Prolonged exposure to elevated temperature induces floral transition via up-regulation of cytosolic ascorbate peroxidase 1 and subsequent reduction of the ascorbate redox ratio in Oncidium hybrid orchid.

The bolting time of the Oncidium hybrid orchid is not season dependent and so it is a useful year-round model system to study thermal-induced flowering mechanisms in planta. Previously, we reported that a low ascorbate (AsA) content is essential for floral transition in Oncidium; however, the environmental factors governing initiation of the flowering process remained to be elucidated. The current study revealed that a prolonged elevated temperature treatment (30°C over a 14 d period) induces floral transition. This floral induction in response to thermal stress was associated with a significantly increased reactive oxygen species (ROS) level and a lowered AsA redox ratio, as well as prominently up-regulated expression of cytosolic ascorbate peroxidase (cytAPX1).
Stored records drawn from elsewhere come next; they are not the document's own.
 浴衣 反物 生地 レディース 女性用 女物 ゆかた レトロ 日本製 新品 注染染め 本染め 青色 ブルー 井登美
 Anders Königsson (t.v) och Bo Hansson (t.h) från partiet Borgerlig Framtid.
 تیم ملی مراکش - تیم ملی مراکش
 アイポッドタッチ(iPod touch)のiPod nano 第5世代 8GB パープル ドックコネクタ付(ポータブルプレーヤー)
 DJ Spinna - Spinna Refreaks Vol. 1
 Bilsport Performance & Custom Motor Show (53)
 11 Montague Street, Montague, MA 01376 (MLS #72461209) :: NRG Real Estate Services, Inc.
Transcriptome analysis confirmed that increased temperature affected the differential expression of genes involved in antioxidant metabolism. Likewise, transgenic Arabidopsis ectopically overexpressing Oncidium cytAPX1 displayed an early-flowering phenotype and low AsA redox ratio under thermal stress, while cytAPX1 mutants, apx1-1 and apx1-2, exhibited a delayed-flowering phenotype and a high AsA redox ratio. Our present data illustrate that the floral transition response to thermal stress is mediated by the AsA redox ratio, and that CytAPX plays a pivotal role in modulating the AsA redox ratio in Oncidium hybrid orchid. Taken together, the results from this investigation of the thermal-induced flowering mechanism indicated that the AsA redox ratio is a master switch to mediate phase transition from the vegetative to reproductive stage.
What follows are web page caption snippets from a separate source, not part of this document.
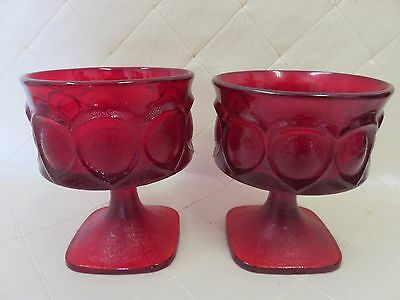 Vintage Ruby Red Glass Goblets Carnival AVON? 8 available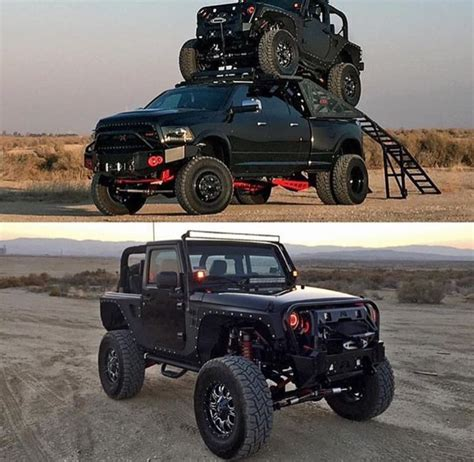 1000 ideas about lifted jeeps on jeeps 2015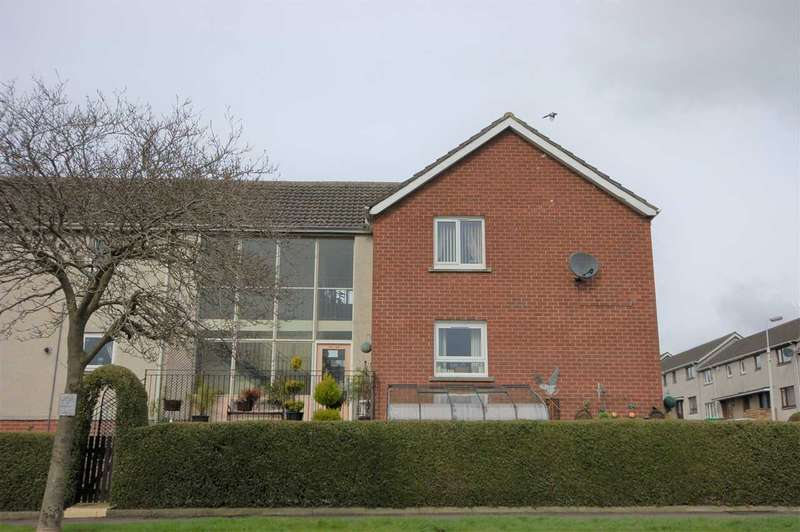 2 Bedrooms Apartment Flat for sale in Gillway, Rosyth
Methylation effect on chalcone synthase gene expression determines anthocyanin pigmentation in floral tissues of two Oncidium orchid cultivars.
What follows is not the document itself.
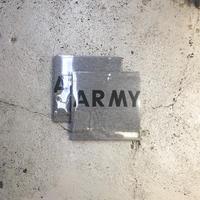 US ARMY / Mockneck L/S Tee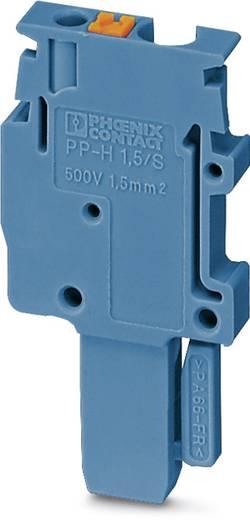 Phoenix Contact PP-H 1,5/S/1-L BU PP-H 1,5/S/1-L BU - stekker Blauw Inhoud: 50 stuks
The anthocyanin-biosynthetic pathway was studied in flowers of Oncidium Gower Ramsey with yellow floral color and mosaic red anthocyanin in lip crests, sepals and petals, and compared with the anthocyanin biosynthesis in flowers of Oncidium Honey Dollp, a natural somatoclone derived from tissue culture of Gower Ramsey, with a yellow perianth without red anthocyanins in floral tissues. HPLC analysis revealed that the red anthocyanin in lip crests of the Gower Ramsey cultivar comprised peonidin-3-O-glucoside, delphinidin-3-O-glucoside and cyanidin-3-O-glucoside, whereas Honey Dollp was devoid of anthocyanin compounds. Among the five anthocyanin-biosynthetic genes, OgCHS was actively expressed in lip crests of Gower Ramsey flowers, but no transcripts of OgCHS were detected in Honey Dollp floral tissues. Transient expression of OgCHS by bombardment confirmed that recovery of the OgCHS gene expression completed the anthocyanin pathway and produced anthocyanin compounds in lip crests of Honey Dollp flowers. Transcription factor genes regulating anthocyanin biosynthesis showed no distinctive differences in the expression level of OgMYB1, OgbHLH and OgWD40 between the two cultivars. A methylation assay revealed that the promoter of OgCHS was not methylated in Gower Ramsey, while a positive methylation effect was present in the upstream promoter region of OgCHS in Honey Dollp. Overall, our results suggest that the failure of anthocyanin accumulation in Honey Dollp floral tissues may be attributed to inactivation of the OgCHS gene resulting from the epigenetic methylation of 5'-upstream promoter region.